I sometimes see guild taking a long time to start a run compared to just running the command that I get from --print-cmd. I realise this is because guild has to resolve dependencies etc., but I would like to understand if there is an easy way to debug and especially profile what steps / operations that is expensive in the guild command.
I am aware of the guild --debug flag, but in my particular case it doesn’t provide much info about what is taking a long time.
It looks like you have a directory with a lot of files - over 1M. Guild is example those files to see if they’re candidates for source code copy. By default Guild only looks at I think around 100 files unless you’ve configured the sourcecode attr for the operation.
You can see what’s going on by running:
guild run <op> --test-sourcecode
This should take all that time but you’ll see where the files are.

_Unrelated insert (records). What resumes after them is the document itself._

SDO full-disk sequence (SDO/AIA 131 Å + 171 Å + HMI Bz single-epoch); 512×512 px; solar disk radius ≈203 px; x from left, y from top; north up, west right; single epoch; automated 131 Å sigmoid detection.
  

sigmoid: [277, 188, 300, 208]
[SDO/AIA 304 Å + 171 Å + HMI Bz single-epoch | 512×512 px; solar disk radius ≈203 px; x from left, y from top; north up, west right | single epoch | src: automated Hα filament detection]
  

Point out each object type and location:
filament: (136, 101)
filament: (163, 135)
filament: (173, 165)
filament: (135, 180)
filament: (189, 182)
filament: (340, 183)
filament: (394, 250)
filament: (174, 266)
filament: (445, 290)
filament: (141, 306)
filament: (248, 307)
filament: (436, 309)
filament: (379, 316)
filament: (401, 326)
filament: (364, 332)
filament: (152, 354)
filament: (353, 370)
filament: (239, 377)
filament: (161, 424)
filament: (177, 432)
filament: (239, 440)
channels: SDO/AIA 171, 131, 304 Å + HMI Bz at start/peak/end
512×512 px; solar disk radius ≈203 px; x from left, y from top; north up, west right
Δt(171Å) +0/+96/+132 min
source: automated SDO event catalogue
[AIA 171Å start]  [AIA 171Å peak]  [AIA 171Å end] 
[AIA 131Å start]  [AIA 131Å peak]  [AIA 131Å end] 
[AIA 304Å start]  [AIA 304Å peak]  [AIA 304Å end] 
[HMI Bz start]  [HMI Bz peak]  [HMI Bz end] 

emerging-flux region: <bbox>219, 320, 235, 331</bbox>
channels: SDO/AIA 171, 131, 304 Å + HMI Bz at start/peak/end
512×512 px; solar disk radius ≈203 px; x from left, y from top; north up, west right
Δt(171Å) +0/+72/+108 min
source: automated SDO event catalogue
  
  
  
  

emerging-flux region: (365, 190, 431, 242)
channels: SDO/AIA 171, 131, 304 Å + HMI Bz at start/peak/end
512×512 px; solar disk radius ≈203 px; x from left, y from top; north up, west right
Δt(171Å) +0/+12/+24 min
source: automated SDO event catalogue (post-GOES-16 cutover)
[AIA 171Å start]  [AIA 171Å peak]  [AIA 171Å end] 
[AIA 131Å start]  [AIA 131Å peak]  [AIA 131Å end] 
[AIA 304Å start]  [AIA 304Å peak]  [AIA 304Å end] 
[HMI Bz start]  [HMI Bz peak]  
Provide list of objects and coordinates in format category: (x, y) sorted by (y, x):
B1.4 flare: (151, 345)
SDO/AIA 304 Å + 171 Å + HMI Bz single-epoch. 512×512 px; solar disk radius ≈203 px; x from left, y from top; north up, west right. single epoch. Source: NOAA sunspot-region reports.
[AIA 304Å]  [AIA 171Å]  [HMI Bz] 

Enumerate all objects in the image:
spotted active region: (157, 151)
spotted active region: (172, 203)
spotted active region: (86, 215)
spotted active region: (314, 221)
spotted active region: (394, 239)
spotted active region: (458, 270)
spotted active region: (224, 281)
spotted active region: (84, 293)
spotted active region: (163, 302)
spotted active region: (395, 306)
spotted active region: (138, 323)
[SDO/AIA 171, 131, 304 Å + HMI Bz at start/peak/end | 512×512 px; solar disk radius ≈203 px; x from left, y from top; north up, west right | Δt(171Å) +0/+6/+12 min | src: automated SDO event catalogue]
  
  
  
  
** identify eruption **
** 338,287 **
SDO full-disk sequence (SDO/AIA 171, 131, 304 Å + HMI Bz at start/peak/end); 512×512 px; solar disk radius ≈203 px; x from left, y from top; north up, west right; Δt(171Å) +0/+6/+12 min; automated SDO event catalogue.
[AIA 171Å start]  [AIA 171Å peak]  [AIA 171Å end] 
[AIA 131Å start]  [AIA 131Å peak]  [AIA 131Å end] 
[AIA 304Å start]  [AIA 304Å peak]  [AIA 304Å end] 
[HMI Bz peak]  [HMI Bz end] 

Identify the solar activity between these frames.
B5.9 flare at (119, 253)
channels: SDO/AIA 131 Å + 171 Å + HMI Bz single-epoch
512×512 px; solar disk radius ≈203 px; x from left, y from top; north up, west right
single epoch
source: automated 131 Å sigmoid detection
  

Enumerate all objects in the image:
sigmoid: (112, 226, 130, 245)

You can remove a directory from consideration (Guild won’t scan it) this way:
op:
sourcecode:
- exclude:
dir: <dir containing lots of files>
Is what takes a long time. The interesting thing is that the sourcecode directory in the run directory only contains the sourcecode that I have specified.
$ ls ~/.../.guild/runs/5d239a67d97d4bd4952e2b1cc2b10083/.guild/sourcecode/
guild.yml scripts training
Refer the example I provided above. You need to explicitly exclude any directories containing large numbers of files - unless you want those scanned for consideration as source code files. This is what’s taking time. The code snippet above will address that.